Choosing an adjustable-rate mortgage over a fixed-rate mortgage could be beneficial for several reasons. ARMs often begin with rates that are lower than those of fixed-rate loans, so the initial lower payments can allow buyers to dedicate more of their budget to the home's purchase price.

Should I get a fixed-rate or ARM? ›

ARMs are easier to qualify for than fixed-rate loans, but you can get 30-year loan terms for both. An ARM might be better for you if you plan on staying in your home for a short period of time, interest rates are high or you want to use the savings in interest rate to pay down the principal on your loan.

What is the easiest type of mortgage to get approved for? ›

Government-backed loan options, such as FHA, USDA and VA loans, are typically the easiest type of mortgage to get because they may have lower down payment and credit score requirements compared to conventional mortgage loans.

Can I afford a 300k house on a 60k salary? ›

An individual earning $60,000 a year may buy a home worth ranging from $180,000 to over $300,000. That's because your wage isn't the only factor that affects your house purchase budget.
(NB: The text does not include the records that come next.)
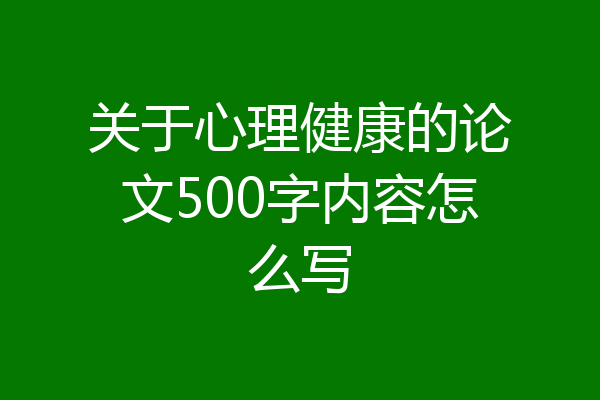 关于心理健康的论文500字内容怎么写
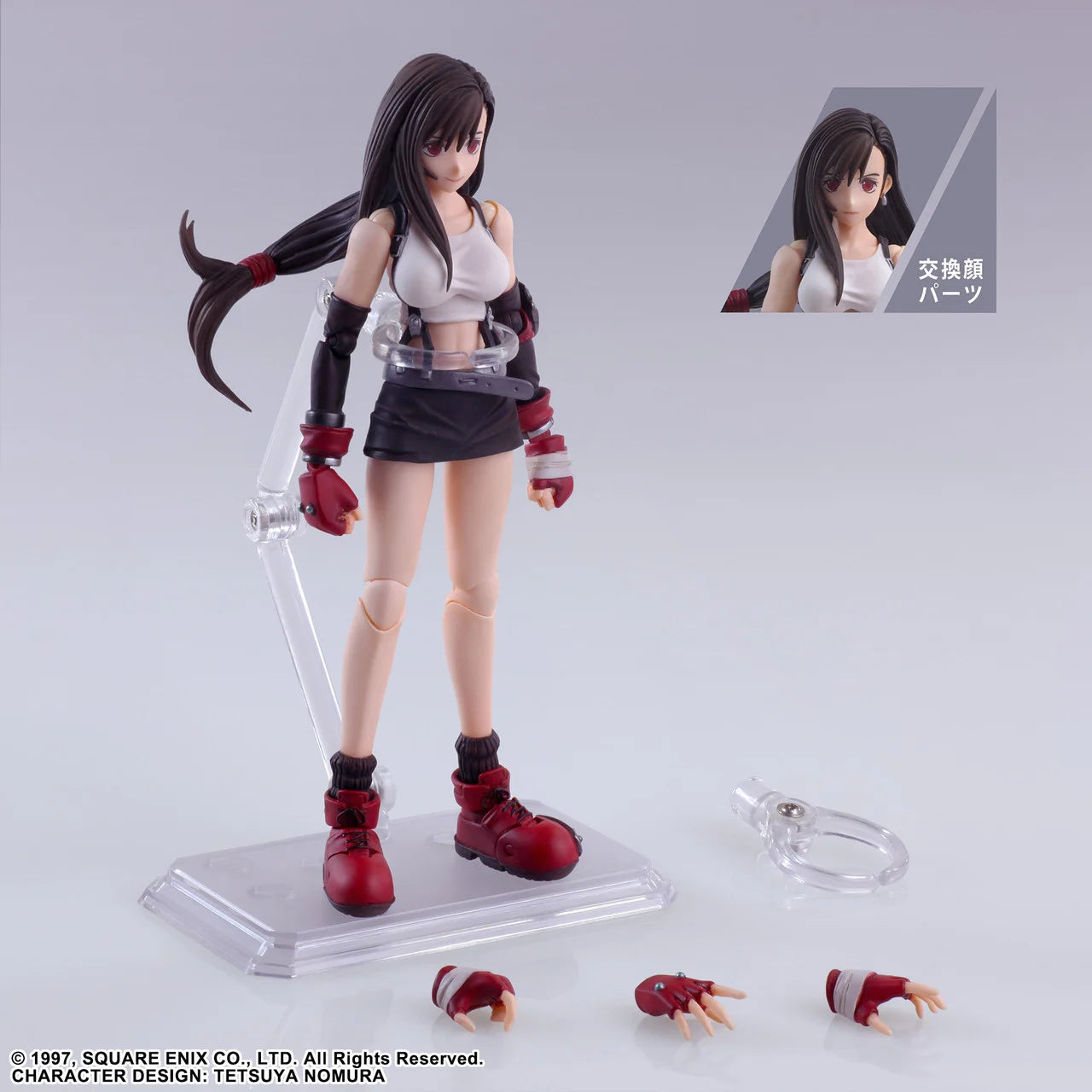 FINAL FANTASY VII -  Tifa Lockhart - Figure Bring Arts 13.6cm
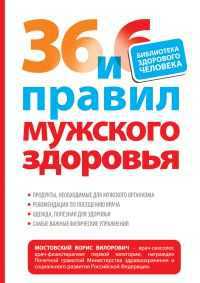 36 и 6 правил мужского здоровья, Мостовский Б.В., 2011
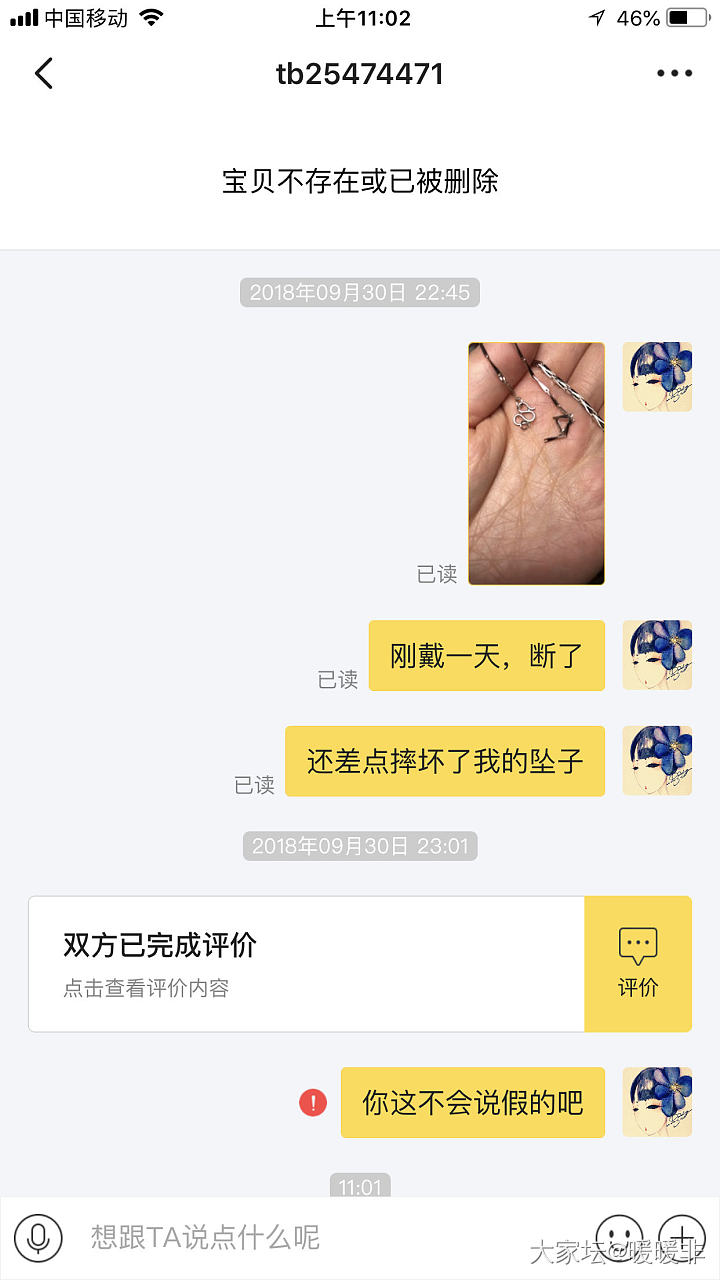 曝光个闲鱼卖假货的，给大家提个醒_铂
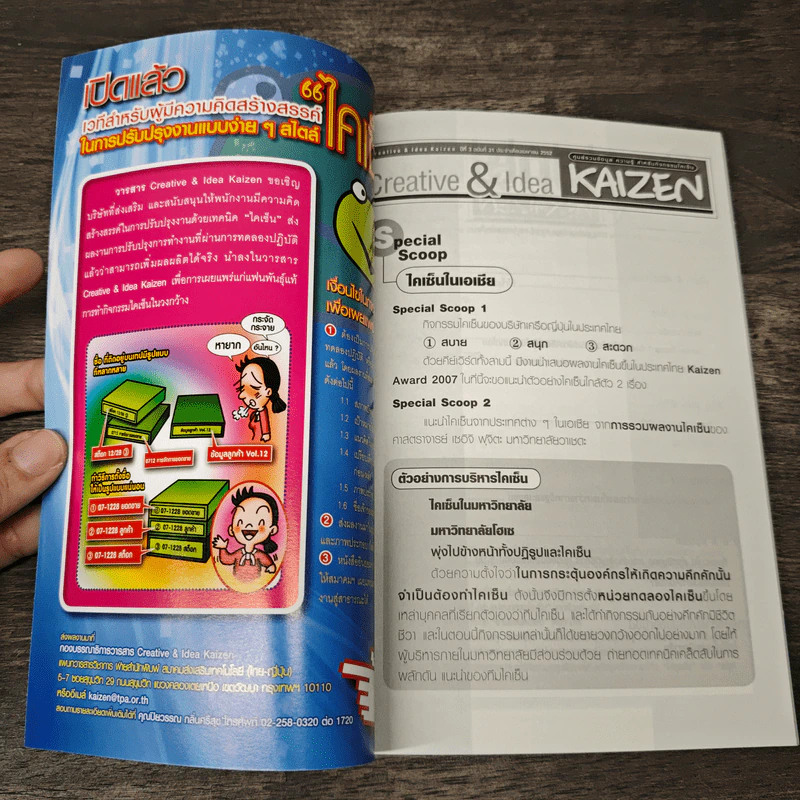 Creative & Idea KAIZEN ปีที่ 3 ฉบับที่ 31 เม.ย.2552 รูปที่ 6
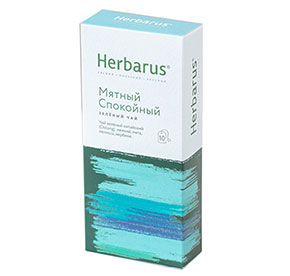 Чай зеленый Herbarus Мятный Спокойный 10 пакетиков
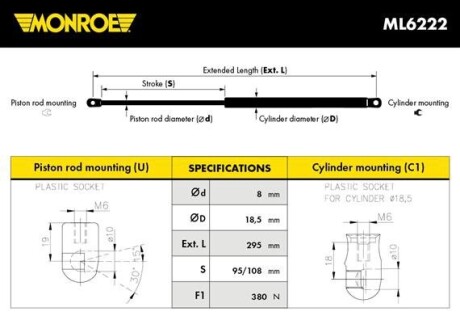 Демпфер двері капота MONROE ML6222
Your credit score, existing debts, mortgage rates, and a variety of other considerations must all be taken into account.

How much house can I afford if I make $70,000 a year? ›

Generally, it's recommended to spend between 25% to 33% of your gross monthly income on housing. For a $70,000 salary, this translates to a monthly mortgage payment of approximately $1,450 to $2,000. However, the exact amount can vary based on your personal circ*mstances and the type of loan you choose.

What house can I afford on 200k a year? ›

There are a ton of variables, and these are just loose guidelines. That said, if you make $200,000 a year, it means you can likely afford a home between $400,000 and $500,000.
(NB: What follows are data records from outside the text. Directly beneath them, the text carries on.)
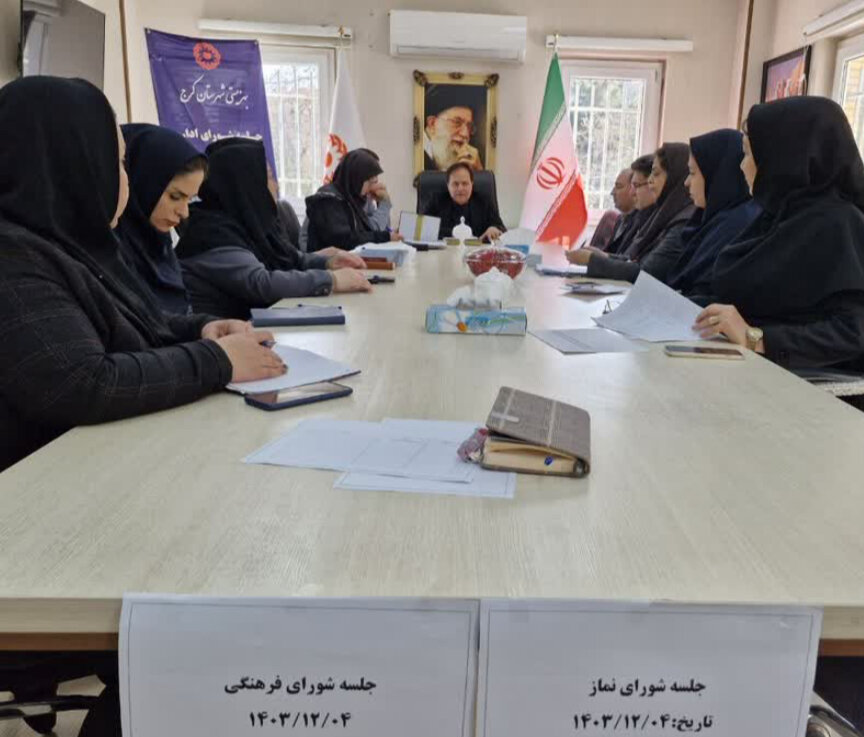 کرج | شورای فرهنگی با محوریت برنامه های ماه مبارک رمضان برگزار شد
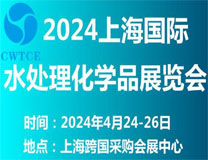 2024上海国际水溶性高分子技术应用展览会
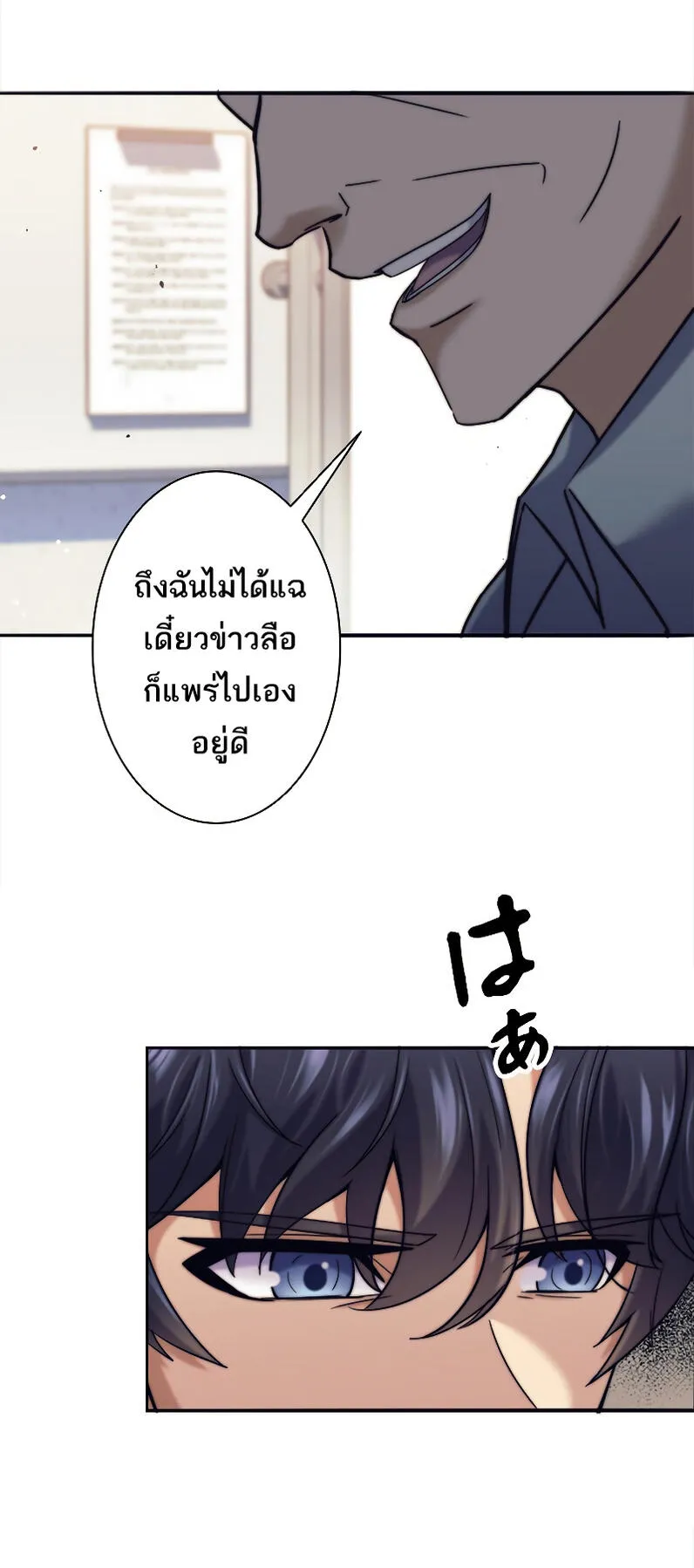I’m an Ex-class Hunter ตอนที่ 1 หน้า 128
Who is the #1 mortgage lender in America? ›

1. Rocket Mortgage. Rocket Mortgage -- formally Quicken Loans -- has been the largest mortgage lender by number of originations for years. In 2022, Rocket Mortgage originated 464,363 mortgages worth $127.6 billion, giving it a 5.5% share of the market by origination.
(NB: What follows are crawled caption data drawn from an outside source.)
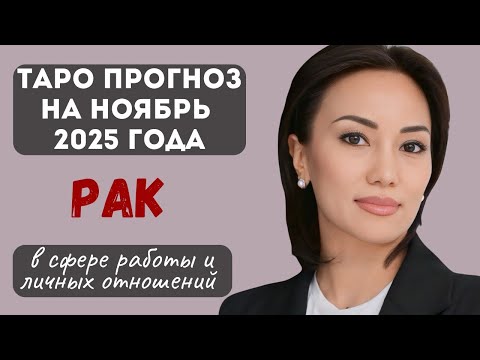 Видео: РАК♋️ ТАРО ПРОГНОЗ на НОЯБРЬ 2025г. в сфере РАБОТЫ и ЛИЧНЫХ ОТНОШЕНИЙ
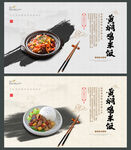 黄焖鸡米饭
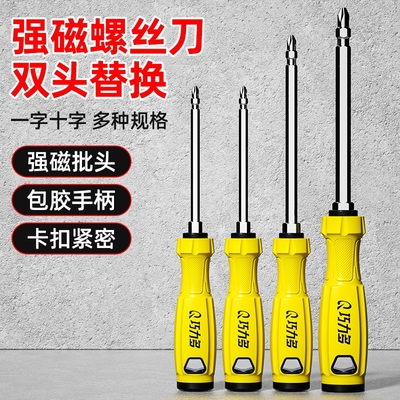 巧力多十字螺丝刀|超1000次加购
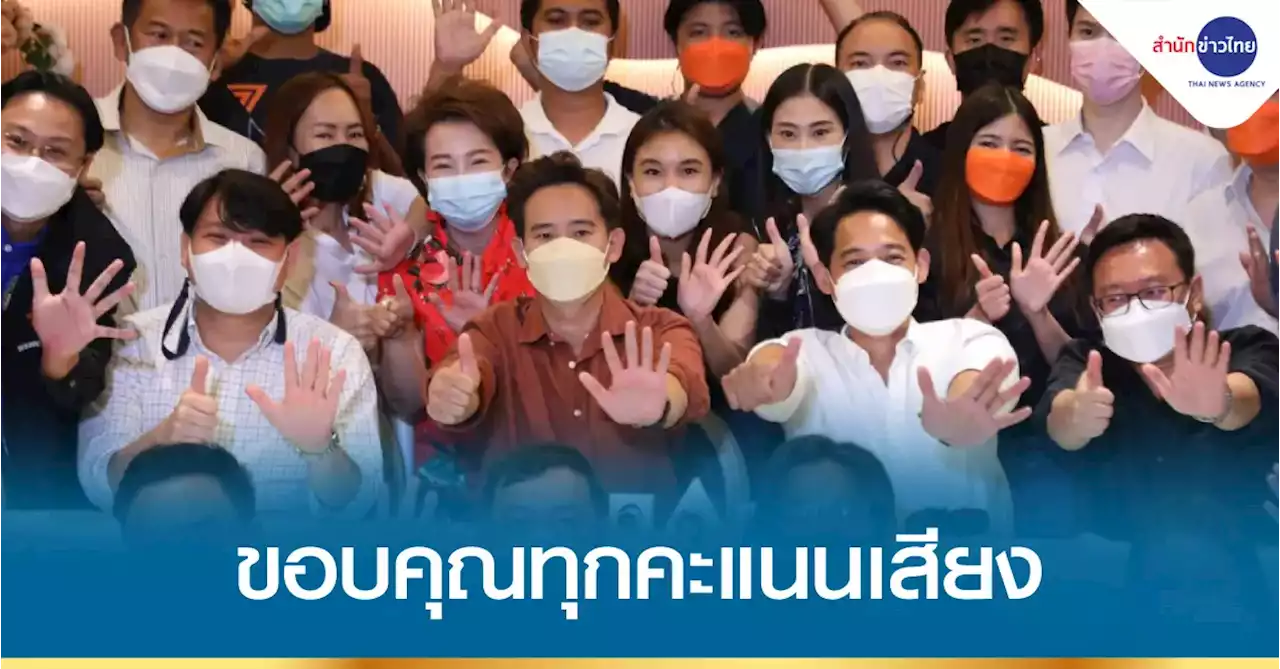 “ก้าวไกล” แถลงยินดี “สุรชาติ” ขอบคุณทุกคะแนนเสียง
Who has the cheapest mortgage rates right now? ›

Best USDA mortgage rates
  • Home Point Financial, 4.19%
  • Freedom Mortgage, 4.21%
  • Flagstar Bank, 4.28%
  • Caliber Home Loans, 4.46%
  • U.S. Bank, 4.54%
  • AmeriHome Mortgage Company, 4.61%
  • Pennymac, 4.67%
  • NewRez, 4.68%
Jul 21, 2023

What type of home loan does Dave Ramsey recommend? ›

A: Dave Ramsey recommends a 15-year, fixed-rate conventional loan.

What are the 4 types of qualified mortgages? ›

There are four types of QMs – General, Temporary, Small Creditor, and Balloon-Payment. Of the four types of QMs, two types – General and Temporary QMs – can be originated by all creditors. The other two types – Small Creditor and Balloon-Payment QMs – can only be originated by small creditors.

What are the three main types of mortgages? ›

When purchasing a house, there are three main types of mortgages to choose from: fixed-rate, conventional, and standard adjustable rate. All have different benefits and shortcomings that assist various homebuyer profiles.

How do I know if my mortgage is FHA or conventional? ›

Look at your mortgage paperwork: Your mortgage documents should indicate if your loan is an FHA-backed loan. Look for language that includes "FHA-insured," "FHA-guaranteed," or "HUD/FHA." Check with your lender: You can contact your mortgage lender and ask them if your loan is backed by the FHA.

What is the most common mortgage type? ›

Conventional mortgages are the most common type of mortgage. That said, conventional loans may have different requirements for a borrower's minimum credit score and debt-to-income (DTI) ratio than other loan options.